EXCERPT PROVIDED:
◇ ◇ ◇ ◇
Diane Meyer Simon (born Diane Irene Meyer) is an environmental activist, founder and leader of Global Green USA, member of the Green Cross International's (GCI) Honorary Board, and politician.  She is from Nappanee, Indiana.  She is the former wife of Indiana real estate billionaire Herbert Simon.

Early life and education
Meyer was an only child, born in 1946 to a French father and a Swiss French mother. Her father worked as a teacher, an Air Force Pilot and medical doctor; and her mother worked as a teacher and a nurse. Simon earned B.A. in Psychology at Butler University in 1968. She went to Moscow to attend an international environment conference and met with Mikhail Gorbachev. After this conference, she became the GCI's Honorary Board. Simon also became Indianapolis's "Woman of the Year", and moved to California in 1989.

Political career
As a politician, she has worked as an administrator, political staffer for Senator Birch Bayh of Indiana, and as an organizer in the environmental field. Simon now lives in Montecito, California.
◇ ◇ ◇ ◇
SOURCE INFORMATION:

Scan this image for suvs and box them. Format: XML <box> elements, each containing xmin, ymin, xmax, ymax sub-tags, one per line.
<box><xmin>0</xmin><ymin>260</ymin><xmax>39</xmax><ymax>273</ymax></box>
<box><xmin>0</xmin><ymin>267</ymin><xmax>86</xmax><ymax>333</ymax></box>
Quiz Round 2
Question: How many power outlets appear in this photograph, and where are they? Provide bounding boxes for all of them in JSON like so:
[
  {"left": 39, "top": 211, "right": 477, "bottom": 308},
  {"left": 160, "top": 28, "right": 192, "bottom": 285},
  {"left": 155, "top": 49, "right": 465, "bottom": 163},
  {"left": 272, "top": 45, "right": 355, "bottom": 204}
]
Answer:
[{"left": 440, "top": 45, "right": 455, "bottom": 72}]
◇ ◇ ◇ ◇
PROBLEM SET:
1 - Write out the part of the Diane Meyer Simon profile starting with "Early life and" and going on through "in Montecito, California.".
2 - Continue the Diane Meyer Simon profile from the point where it stops.
The rows aren't needed for anything here.

OUTPUTS BY TASK:
1 -
Early life and education
Meyer was an only child, born in 1946 to a French father and a Swiss French mother. Her father worked as a teacher, an Air Force Pilot and medical doctor; and her mother worked as a teacher and a nurse. Simon earned B.A. in Psychology at Butler University in 1968. She went to Moscow to attend an international environment conference and met with Mikhail Gorbachev. After this conference, she became the GCI's Honorary Board. Simon also became Indianapolis's "Woman of the Year", and moved to California in 1989.

Political career
As a politician, she has worked as an administrator, political staffer for Senator Birch Bayh of Indiana, and as an organizer in the environmental field. Simon now lives in Montecito, California.

2 -
Personal life
Meyer has been married twice. Her first husband was N. Stuart Grauel, the then Deputy Secretary of State of Indiana. In 1981, Meyer married billionaire shopping mall developer Herbert Simon. They divorced in 2000. They have three children:
Sarah Elisabeth Meyer Simon is an investor who lives in New York City;
Rachel Mariam Meyer Simon Stuart is an artist and philanthropist living in Indianapolis with her husband Hale Stuart and daughter Zara; and
Asher Benjamin Meyer Simon is an artist in Los Angeles.

References

External links 
 Diane Meyer Simon official webpage

American environmentalists
American women environmentalists
Living people
American people of Swiss descent
American people of French descent
Butler University alumni
Simon family (real estate)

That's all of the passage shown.